• Goal of the exercise
Please copy the records word for word, from the line with "Which one, drawn from" up to and including the line with "Answer: [42,73] < [66,196] < [30,208]".

• Supplied data
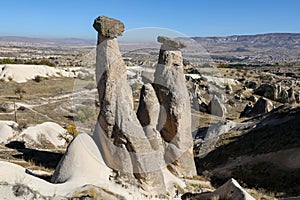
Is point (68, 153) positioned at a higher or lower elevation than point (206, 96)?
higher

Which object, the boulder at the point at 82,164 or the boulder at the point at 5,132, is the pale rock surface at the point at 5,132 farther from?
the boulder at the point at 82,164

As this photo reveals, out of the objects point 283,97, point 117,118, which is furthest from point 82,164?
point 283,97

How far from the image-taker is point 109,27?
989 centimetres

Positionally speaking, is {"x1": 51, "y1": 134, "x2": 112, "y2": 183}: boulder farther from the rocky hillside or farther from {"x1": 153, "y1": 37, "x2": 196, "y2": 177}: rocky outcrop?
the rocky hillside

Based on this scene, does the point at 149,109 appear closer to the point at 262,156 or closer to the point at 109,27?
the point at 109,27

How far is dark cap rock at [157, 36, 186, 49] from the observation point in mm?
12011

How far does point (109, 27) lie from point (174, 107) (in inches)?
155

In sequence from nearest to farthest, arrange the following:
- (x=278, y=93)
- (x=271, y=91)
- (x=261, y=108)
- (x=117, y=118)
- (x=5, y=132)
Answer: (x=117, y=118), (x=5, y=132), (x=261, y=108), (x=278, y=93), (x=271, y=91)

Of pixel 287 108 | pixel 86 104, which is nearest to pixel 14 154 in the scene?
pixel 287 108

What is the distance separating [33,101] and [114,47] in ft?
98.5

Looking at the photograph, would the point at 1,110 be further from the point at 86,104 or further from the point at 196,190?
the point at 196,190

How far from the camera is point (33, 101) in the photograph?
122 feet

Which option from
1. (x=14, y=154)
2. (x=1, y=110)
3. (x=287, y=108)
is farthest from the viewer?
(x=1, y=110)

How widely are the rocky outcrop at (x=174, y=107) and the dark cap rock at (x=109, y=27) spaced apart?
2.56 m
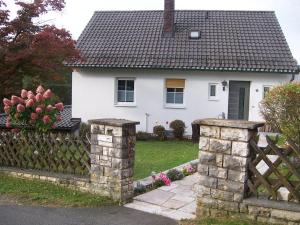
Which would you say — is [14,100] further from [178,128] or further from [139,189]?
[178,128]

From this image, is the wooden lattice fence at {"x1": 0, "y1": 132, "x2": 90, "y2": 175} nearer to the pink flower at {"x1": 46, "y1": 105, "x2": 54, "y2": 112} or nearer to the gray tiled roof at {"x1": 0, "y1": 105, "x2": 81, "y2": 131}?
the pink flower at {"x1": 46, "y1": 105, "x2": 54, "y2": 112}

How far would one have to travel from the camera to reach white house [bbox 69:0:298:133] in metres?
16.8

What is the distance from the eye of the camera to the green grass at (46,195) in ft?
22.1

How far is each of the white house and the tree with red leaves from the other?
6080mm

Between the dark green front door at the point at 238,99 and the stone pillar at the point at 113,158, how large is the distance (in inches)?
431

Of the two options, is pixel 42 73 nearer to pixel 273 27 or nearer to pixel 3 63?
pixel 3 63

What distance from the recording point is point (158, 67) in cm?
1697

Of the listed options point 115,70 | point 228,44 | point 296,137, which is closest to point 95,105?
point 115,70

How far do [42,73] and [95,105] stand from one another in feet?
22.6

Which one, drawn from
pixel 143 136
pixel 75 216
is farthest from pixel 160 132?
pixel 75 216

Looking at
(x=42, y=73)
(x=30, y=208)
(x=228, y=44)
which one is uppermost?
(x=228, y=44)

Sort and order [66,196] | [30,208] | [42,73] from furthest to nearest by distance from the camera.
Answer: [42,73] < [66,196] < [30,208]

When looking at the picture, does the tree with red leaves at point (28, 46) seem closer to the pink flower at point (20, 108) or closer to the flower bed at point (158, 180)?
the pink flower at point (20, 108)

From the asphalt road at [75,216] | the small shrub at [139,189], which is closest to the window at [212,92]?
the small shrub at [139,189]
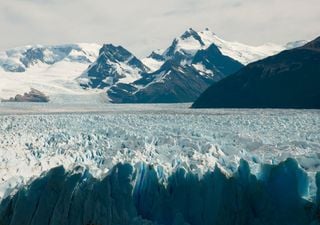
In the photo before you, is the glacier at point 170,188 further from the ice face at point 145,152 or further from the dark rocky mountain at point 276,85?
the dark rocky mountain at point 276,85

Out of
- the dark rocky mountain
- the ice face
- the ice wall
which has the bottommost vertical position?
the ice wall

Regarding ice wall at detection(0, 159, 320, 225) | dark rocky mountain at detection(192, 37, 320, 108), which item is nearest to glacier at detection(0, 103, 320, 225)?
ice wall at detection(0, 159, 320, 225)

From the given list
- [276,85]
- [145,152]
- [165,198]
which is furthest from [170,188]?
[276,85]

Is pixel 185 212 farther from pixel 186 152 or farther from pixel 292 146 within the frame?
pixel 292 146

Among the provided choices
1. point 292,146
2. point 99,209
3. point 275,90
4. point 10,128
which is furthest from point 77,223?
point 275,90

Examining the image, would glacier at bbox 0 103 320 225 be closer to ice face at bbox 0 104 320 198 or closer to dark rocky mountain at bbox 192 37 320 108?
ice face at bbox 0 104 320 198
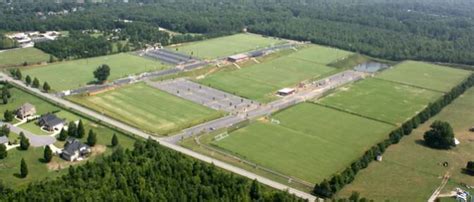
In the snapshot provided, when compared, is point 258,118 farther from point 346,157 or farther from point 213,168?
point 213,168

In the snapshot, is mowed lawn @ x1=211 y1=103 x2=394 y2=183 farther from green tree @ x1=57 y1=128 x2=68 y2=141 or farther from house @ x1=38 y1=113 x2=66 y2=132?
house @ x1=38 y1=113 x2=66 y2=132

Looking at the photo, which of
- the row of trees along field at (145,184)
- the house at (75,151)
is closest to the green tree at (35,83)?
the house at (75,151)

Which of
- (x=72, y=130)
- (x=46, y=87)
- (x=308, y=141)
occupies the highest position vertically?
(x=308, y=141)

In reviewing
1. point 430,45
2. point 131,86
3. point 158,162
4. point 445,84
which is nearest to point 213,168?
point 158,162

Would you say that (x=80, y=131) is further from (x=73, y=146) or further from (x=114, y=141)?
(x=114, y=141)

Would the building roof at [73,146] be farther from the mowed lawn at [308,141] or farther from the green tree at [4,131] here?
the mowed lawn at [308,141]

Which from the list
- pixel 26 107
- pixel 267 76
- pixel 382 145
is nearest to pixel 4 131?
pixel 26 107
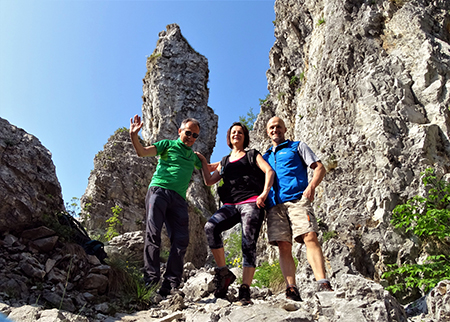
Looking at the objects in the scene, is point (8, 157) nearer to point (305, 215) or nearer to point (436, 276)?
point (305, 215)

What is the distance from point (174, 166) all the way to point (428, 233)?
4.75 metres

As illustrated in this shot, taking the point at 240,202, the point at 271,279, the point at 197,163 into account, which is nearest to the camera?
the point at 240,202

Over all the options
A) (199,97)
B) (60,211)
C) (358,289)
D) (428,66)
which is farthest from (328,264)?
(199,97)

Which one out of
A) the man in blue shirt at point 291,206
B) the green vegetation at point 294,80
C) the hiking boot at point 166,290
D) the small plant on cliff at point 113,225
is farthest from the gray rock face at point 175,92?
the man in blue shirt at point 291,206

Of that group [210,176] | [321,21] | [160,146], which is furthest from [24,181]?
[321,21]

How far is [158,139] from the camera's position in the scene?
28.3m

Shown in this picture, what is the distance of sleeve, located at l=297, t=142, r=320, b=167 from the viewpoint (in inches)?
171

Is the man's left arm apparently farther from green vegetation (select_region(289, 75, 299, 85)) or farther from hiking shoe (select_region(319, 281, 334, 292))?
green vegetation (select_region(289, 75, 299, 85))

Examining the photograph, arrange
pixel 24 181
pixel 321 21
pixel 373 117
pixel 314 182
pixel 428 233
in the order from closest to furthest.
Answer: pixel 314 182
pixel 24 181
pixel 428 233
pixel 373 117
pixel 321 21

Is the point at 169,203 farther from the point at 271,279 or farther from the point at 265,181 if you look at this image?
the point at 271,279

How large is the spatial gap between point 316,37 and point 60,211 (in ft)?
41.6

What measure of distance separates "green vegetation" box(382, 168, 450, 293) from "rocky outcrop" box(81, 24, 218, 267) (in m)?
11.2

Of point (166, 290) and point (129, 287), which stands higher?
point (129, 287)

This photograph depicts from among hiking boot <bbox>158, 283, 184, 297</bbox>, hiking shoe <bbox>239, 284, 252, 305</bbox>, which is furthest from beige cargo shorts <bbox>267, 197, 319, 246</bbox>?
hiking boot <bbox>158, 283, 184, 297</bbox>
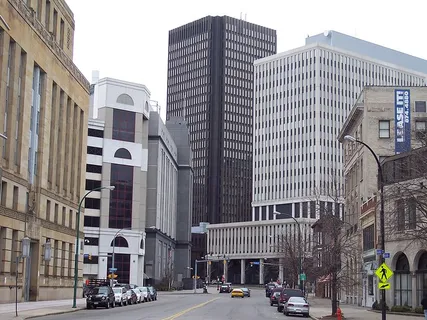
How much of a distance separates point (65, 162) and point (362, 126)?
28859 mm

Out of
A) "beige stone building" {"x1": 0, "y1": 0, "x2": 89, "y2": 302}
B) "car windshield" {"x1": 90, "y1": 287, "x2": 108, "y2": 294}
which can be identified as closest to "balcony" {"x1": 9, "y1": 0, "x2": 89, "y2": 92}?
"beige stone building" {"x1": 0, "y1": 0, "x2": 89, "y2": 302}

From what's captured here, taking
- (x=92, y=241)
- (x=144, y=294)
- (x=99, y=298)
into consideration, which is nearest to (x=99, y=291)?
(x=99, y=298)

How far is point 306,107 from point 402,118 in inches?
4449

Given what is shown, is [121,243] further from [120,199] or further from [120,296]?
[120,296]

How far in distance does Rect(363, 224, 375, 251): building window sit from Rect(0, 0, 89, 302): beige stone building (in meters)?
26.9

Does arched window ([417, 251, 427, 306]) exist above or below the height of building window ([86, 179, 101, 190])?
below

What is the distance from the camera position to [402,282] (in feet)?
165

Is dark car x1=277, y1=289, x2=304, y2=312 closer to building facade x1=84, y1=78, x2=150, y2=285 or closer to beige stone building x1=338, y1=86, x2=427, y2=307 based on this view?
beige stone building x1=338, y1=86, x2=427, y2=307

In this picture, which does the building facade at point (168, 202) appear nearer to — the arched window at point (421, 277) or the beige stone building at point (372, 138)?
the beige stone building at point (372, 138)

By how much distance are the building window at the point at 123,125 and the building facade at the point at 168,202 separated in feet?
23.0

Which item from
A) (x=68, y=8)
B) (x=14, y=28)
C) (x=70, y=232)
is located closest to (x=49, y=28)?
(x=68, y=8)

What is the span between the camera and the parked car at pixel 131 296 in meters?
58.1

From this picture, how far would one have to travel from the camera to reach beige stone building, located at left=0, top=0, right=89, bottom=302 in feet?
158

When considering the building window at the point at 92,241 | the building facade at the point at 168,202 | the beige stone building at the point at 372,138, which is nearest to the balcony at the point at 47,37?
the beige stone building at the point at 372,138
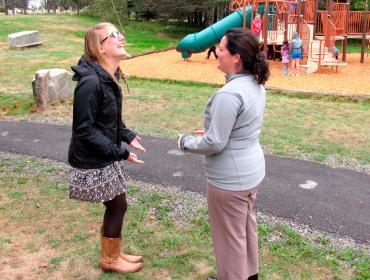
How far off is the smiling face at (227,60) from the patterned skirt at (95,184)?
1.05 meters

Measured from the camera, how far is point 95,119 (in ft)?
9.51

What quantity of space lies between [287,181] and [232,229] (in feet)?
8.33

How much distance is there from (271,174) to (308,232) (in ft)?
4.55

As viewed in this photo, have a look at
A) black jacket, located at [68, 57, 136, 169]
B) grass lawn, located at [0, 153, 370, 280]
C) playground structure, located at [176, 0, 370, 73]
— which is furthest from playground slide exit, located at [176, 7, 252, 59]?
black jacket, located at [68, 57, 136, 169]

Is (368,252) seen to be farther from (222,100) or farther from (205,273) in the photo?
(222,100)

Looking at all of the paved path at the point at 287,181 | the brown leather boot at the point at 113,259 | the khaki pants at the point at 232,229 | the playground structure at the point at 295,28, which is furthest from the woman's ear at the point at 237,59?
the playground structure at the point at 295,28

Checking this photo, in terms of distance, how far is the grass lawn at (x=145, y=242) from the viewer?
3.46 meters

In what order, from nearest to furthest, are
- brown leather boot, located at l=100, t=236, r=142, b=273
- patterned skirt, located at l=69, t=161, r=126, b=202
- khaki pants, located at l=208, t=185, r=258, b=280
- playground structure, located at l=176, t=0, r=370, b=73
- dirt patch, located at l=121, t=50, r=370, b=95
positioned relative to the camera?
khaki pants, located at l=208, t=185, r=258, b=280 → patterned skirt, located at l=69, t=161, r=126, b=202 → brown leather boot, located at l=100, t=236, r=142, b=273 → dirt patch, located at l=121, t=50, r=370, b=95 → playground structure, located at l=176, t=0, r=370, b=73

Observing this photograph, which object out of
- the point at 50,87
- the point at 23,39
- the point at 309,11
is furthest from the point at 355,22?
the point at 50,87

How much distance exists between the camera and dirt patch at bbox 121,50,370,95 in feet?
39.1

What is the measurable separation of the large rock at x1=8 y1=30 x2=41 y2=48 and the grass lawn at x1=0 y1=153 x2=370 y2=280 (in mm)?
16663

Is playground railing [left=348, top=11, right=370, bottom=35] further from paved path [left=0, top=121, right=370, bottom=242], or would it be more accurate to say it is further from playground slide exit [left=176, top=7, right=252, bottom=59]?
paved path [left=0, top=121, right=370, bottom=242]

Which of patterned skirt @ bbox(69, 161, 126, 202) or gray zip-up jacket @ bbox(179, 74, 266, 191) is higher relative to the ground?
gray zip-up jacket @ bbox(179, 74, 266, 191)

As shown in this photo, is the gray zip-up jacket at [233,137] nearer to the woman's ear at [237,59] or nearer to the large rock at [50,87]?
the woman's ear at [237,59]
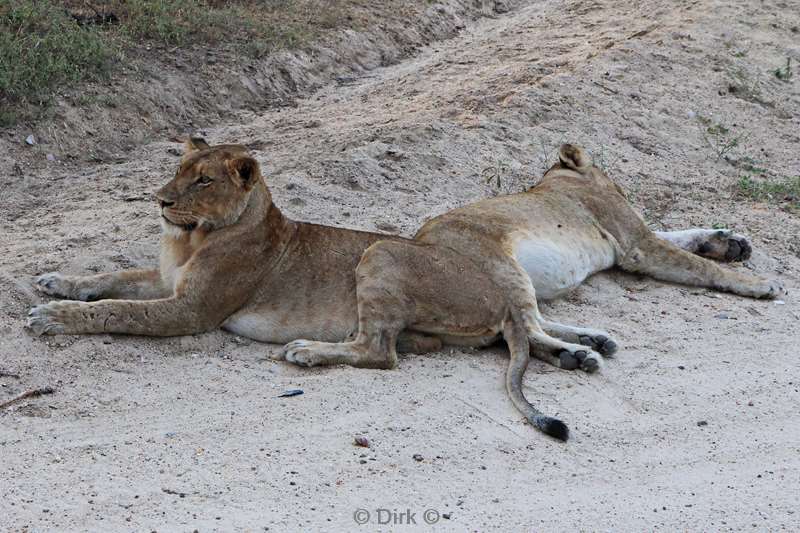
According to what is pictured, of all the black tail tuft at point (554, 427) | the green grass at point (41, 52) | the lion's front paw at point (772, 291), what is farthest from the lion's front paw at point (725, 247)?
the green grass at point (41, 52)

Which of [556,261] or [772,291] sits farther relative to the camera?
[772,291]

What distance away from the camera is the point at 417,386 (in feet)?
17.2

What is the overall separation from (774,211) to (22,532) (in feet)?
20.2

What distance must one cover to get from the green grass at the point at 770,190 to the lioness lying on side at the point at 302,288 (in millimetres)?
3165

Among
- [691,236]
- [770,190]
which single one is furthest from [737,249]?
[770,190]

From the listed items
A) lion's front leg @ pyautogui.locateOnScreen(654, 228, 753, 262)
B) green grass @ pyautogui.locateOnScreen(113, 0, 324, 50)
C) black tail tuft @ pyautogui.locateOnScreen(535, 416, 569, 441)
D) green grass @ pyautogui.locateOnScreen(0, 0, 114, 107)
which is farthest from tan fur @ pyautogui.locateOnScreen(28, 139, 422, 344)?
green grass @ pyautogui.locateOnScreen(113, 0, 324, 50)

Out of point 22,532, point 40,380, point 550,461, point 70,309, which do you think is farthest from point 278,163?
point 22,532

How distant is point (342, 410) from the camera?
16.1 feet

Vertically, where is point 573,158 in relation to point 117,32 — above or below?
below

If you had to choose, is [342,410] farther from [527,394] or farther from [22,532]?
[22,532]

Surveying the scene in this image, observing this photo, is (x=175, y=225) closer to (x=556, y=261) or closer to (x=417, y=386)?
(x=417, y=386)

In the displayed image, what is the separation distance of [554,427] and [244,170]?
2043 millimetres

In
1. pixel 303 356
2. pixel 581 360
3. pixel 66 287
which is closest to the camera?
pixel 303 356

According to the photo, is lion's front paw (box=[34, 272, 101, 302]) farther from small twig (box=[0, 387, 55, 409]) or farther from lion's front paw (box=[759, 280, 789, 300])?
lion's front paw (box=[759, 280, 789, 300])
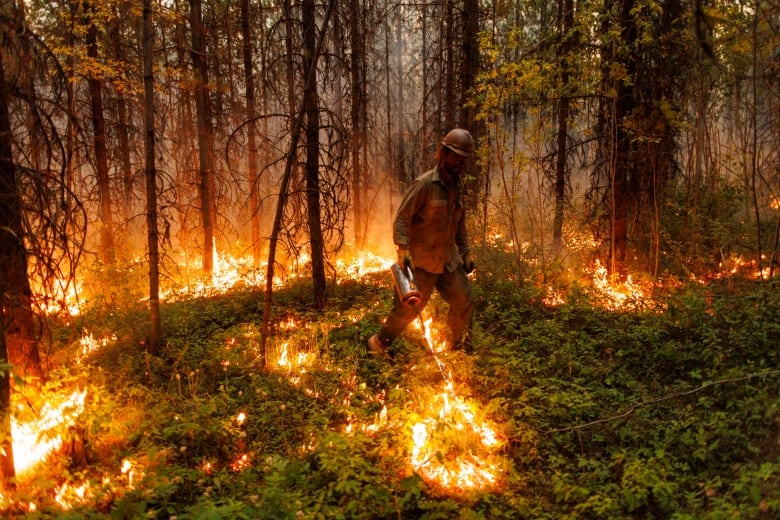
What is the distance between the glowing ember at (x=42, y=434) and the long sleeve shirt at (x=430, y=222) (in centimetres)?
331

• Solution to the problem
Which one, drawn from
pixel 143 136
pixel 75 216
is farthest from pixel 160 132?
pixel 75 216

Looking at
(x=42, y=73)
(x=30, y=208)
(x=228, y=44)
which one is uppermost?
(x=228, y=44)

Sort and order [66,196] | [30,208] | [42,73] from furthest to nearest by distance from the camera.
Answer: [42,73] < [66,196] < [30,208]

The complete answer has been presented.